WHAT TO WORK ON: Write out the material below again, unchanged.

Stored data entries:

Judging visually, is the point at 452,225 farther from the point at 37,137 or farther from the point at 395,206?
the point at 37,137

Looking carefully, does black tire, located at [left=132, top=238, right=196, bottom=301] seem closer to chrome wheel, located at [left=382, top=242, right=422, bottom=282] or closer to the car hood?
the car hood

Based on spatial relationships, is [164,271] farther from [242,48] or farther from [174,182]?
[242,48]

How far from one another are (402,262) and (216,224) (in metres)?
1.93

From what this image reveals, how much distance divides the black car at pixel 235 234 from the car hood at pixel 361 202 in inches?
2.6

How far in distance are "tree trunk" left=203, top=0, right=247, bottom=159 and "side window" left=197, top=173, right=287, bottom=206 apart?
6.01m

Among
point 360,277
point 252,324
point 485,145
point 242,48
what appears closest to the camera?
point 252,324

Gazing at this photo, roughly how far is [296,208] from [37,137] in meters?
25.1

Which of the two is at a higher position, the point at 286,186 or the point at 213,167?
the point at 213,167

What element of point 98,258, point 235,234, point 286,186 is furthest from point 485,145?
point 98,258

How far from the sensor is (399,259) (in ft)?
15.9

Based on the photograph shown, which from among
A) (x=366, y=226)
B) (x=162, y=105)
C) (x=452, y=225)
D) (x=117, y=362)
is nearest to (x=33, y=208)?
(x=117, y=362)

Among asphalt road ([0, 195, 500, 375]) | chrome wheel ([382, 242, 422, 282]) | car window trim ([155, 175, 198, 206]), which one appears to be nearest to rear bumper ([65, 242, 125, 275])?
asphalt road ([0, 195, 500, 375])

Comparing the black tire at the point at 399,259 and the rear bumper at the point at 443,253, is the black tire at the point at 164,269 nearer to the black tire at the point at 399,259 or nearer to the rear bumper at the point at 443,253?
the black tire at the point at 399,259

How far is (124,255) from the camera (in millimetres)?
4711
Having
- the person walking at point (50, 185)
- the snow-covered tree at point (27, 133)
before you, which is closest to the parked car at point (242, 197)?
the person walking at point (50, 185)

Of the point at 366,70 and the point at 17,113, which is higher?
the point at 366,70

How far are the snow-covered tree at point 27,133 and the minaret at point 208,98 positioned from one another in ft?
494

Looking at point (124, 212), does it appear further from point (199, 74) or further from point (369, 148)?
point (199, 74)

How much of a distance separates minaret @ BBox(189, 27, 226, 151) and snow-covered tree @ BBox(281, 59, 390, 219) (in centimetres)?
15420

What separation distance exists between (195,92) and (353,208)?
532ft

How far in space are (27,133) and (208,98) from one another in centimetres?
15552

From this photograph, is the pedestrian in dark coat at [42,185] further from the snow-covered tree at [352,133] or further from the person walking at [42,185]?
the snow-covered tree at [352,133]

CORRECT OUTPUT:
Judging visually, is the point at 452,225 farther from the point at 37,137 or farther from the point at 395,206?
the point at 37,137

Looking carefully, does black tire, located at [left=132, top=238, right=196, bottom=301] seem closer to chrome wheel, located at [left=382, top=242, right=422, bottom=282] or closer to the car hood?
the car hood

Based on spatial relationships, is [164,271] farther from [242,48] or farther from [174,182]?
[242,48]

How far from one another are (402,262) and (216,224) (in metres)?
1.93

From what this image reveals, how much distance divides the black car at pixel 235 234 from the car hood at pixel 361 202 in inches?
2.6

How far in distance are "tree trunk" left=203, top=0, right=247, bottom=159 and "side window" left=197, top=173, right=287, bottom=206 apart?
6.01m

Among
point 360,277
point 252,324
point 485,145
point 242,48
what appears closest to the camera?
point 252,324

Gazing at this photo, roughly how far is [296,208] from [37,137] in meters?
25.1

Which of the two is at a higher position, the point at 286,186 or the point at 213,167?
the point at 213,167

What element of point 98,258, point 235,234, point 286,186 is furthest from point 485,145?
point 98,258

How far from the sensor is (399,259) (in ft)?
15.9

Based on the photograph shown, which from among
A) (x=366, y=226)
B) (x=162, y=105)
C) (x=452, y=225)
D) (x=117, y=362)
is nearest to (x=33, y=208)?
(x=117, y=362)

Among asphalt road ([0, 195, 500, 375]) | chrome wheel ([382, 242, 422, 282]) | car window trim ([155, 175, 198, 206]), which one appears to be nearest to rear bumper ([65, 242, 125, 275])?
asphalt road ([0, 195, 500, 375])

Comparing the black tire at the point at 399,259 and the rear bumper at the point at 443,253, is the black tire at the point at 164,269 nearer to the black tire at the point at 399,259 or nearer to the rear bumper at the point at 443,253?
the black tire at the point at 399,259

How far is (124,255) from the camera (in millimetres)?
4711
Having
- the person walking at point (50, 185)
- the snow-covered tree at point (27, 133)
before you, which is closest to the parked car at point (242, 197)?
the person walking at point (50, 185)

Of the point at 366,70 and the point at 17,113, which is higher?
the point at 366,70

How far are the snow-covered tree at point 27,133 and the minaret at point 208,98 positioned from one another in ft?
494

Looking at point (124, 212), does it appear further from point (199, 74) or further from point (369, 148)?
point (199, 74)

How much of a distance separates minaret @ BBox(189, 27, 226, 151) and snow-covered tree @ BBox(281, 59, 390, 219) (in centimetres)?
15420

What separation distance exists between (195,92) and (353,208)?
532ft

How far in space are (27,133) and (208,98) from one another in centimetres?
15552

From this photograph, is the pedestrian in dark coat at [42,185] further from the snow-covered tree at [352,133] or further from the person walking at [42,185]?
the snow-covered tree at [352,133]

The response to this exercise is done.